The European Union, added George Soros, “applied the so-called Dublin rules, leaving all the burden to the first country where the refugees arrived, without any sharing of the financial burden. At this point the Italians chose en masse to vote in favour of the League of Salvini and the 5 Star Movement”. Again with reference to our country, the magnate explains that “the relaxation of the rules on State aid” EU, “which favours Germany, was particularly unfair to Italy, already the weakest subject in Europe, and then also the hardest hit by Covid-19”. Among European countries, Italy once again proves to be at the centre of the financier’s interests.

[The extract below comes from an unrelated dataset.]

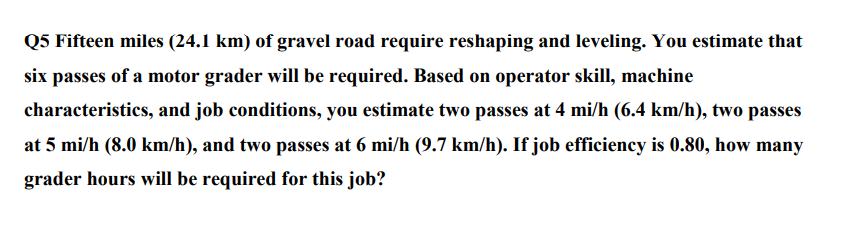 Q5 Fifteen miles (24.1 km) of gravel road require reshaping and leveling. You estimate that six passes of a motor grader will be required. Based on operator skill, machine characteristics, and job conditions, you estimate two passes at 4 mi/h (6.4 km/h), two passes at 5 mi/h (8.0 km/h), and two passes at 6 mi/h (9.7 km/h). If job efficiency is 0.80, how many grader hours will be required for this job?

As reconstructed by IlGiornale.it, the activity in Italy of the financier of Hungarian origin with philanthropic ambitions, inspired by the philosopher Karl Popper, is history of the last 30 years. A friend of Romano Prodi’s, Soros became famous in our country during the so-called “Black Wednesday” of 16 September 1992, when the Italian lira and the British pound were forced to leave the European Monetary System (EMS) as a result of financial speculation conducted by him through the Quantum fund. On that day, the “shark” of finance sells short lire by buying dollars, thus forcing the Bank of Italy to sell 48 billion dollars of reserves to support the exchange rate and bringing our currency to a 30% devaluation. Now, through the philanthropic network of the Open Society Foundations, it actively influences the politics of our country.
Soros and the perpetual bond proposal
In the same interview, Soros relaunches his mainstay of these weeks, namely the proposal to establish perpetual bonds to “save” the European Union. The issue of perpetual bonds, or Consols as they are called in the Anglo-Saxon world where they have existed for centuries, was the lintel of Spain’s proposal. As the name suggests, perpetual bonds do not provide for the obligation to repay the principal, but simply to pay interest. Although in continental Europe they are relatively little known, Soros recalls, the Consols “in Great Britain they were used, among other things, to finance the wars against Napoleon and the First World War, and in the United States they were already introduced around 1870”.
“As the name suggests – says Soros – the capital of a perpetual bond does not have to be returned; only the annual interest is paid. A thousand billion euro issue with a rate of 0.5% would cost 5 billion a year in interest”. The Consol, he explains, “could be issued in several tranches and would be immediately purchased by long-term investors, such as life insurance companies, who need long-term bonds to offset their liabilities”.